O Partido Democrático Liberal (FDP), favorável aos negócios, esteve em coalizão com o social-democrata SPD, mas mudou de direção no início dos anos 1980. Lambsdorff liderou o FDP para adotar as "Tesas de Kiel" orientadas para o mercado em 1977; rejeitou a ênfase keynesiana na demanda do consumidor e propôs reduzir os gastos com bem-estar social e tentar introduzir políticas para estimular a produção e facilitar empregos. Lambsdorff argumentou que o resultado seria o crescimento econômico, que por si só resolveria tanto os problemas sociais quanto os financeiros. Como consequência, mudou de aliança para a CDU, e Schmidt perdeu sua maioria parlamentar em 1982. Pela única vez na história da Alemanha Ocidental, o governo caiu por um voto de desconfiança.

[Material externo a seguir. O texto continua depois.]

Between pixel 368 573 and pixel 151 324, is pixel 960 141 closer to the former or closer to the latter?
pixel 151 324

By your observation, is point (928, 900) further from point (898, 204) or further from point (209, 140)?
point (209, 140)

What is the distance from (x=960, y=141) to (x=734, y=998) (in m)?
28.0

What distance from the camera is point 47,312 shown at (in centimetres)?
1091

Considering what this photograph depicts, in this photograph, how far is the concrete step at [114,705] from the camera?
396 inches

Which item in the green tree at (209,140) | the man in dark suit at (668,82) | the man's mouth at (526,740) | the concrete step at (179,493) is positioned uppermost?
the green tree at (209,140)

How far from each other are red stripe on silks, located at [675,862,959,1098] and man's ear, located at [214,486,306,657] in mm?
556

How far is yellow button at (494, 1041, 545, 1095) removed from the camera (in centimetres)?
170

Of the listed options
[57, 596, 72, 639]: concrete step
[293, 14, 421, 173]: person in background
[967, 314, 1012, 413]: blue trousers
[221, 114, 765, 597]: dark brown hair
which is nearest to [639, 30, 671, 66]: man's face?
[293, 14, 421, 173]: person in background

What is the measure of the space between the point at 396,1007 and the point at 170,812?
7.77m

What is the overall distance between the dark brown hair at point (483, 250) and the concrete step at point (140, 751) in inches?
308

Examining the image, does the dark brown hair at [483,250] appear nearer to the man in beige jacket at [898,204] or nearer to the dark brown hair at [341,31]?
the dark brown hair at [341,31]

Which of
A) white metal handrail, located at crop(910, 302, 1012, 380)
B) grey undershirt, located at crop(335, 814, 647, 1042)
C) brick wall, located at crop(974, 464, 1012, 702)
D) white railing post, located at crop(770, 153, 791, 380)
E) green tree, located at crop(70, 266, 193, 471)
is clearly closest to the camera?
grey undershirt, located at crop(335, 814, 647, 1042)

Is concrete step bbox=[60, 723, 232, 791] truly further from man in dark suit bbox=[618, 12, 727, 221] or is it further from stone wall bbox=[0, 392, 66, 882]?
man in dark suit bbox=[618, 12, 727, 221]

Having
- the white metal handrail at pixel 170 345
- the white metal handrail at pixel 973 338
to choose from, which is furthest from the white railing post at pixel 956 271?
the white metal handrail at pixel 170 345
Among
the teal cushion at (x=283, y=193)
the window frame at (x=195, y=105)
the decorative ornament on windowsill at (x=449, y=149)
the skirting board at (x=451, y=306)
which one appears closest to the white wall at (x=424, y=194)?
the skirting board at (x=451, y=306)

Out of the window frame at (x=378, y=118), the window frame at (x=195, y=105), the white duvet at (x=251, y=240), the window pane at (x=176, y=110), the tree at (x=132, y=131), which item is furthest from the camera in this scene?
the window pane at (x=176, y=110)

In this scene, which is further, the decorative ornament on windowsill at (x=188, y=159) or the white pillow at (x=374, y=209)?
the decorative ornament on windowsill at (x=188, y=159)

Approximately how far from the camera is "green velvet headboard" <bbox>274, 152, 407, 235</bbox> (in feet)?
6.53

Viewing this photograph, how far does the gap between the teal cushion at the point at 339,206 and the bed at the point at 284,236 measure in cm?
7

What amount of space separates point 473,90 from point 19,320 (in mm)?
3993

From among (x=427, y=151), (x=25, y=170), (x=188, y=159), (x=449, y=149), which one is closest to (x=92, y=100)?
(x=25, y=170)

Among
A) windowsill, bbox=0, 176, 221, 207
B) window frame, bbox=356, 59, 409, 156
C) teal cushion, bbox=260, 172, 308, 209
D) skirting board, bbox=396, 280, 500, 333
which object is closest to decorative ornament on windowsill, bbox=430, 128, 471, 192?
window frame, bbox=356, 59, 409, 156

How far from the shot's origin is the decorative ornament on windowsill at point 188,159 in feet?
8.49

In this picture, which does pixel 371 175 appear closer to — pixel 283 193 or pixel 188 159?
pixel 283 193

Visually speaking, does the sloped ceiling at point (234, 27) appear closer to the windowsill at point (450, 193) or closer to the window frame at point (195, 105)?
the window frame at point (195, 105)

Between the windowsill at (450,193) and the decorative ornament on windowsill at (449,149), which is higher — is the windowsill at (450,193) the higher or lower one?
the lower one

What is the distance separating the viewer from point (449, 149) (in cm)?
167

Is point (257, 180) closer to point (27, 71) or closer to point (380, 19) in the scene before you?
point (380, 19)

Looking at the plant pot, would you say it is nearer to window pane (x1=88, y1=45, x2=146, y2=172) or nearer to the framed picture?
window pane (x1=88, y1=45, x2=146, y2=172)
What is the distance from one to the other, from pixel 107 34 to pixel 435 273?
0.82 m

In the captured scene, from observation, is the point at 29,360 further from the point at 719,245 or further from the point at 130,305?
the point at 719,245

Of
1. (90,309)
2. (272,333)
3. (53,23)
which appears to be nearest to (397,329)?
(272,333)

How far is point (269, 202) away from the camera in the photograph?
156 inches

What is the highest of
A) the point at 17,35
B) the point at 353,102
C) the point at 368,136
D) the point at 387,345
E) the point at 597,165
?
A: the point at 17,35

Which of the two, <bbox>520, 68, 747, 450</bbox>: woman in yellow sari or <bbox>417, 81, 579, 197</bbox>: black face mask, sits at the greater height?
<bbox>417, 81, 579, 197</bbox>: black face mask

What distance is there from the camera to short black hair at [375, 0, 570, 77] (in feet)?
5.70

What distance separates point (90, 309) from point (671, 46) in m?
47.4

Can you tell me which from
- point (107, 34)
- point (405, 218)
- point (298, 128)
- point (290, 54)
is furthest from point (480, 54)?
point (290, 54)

A família Lambsdorff é de antiga ascendência aristocrática da Westfália, mas se estabeleceu por séculos nos países bálticos e, portanto, estava intimamente ligada à Rússia czarista e imperial (ver alemães bálticos). O pai de Lambsdorff serviu como cadete czarista em São Petersburgo e o ex-ministro das Relações Exteriores da Rússia, Vladimir Lambsdorff, era um de seus parentes.
Entre 2004 e 2017, seu sobrinho Alexander Graf Lambsdorff representou o FDP no Parlamento Europeu. Ele é membro do Bundestag desde setembro de 2017.
Lambsdorff casou-se com Renate Lepper em 1953; eles tiveram duas filhas e um filho. Ele foi casado com Alexandra von Quistorp de 1975 até sua morte em 5 de dezembro de 2009. Ele está enterrado no Cemitério Sudoeste de Stahnsdorf, perto de Berlim. Deixou os três filhos.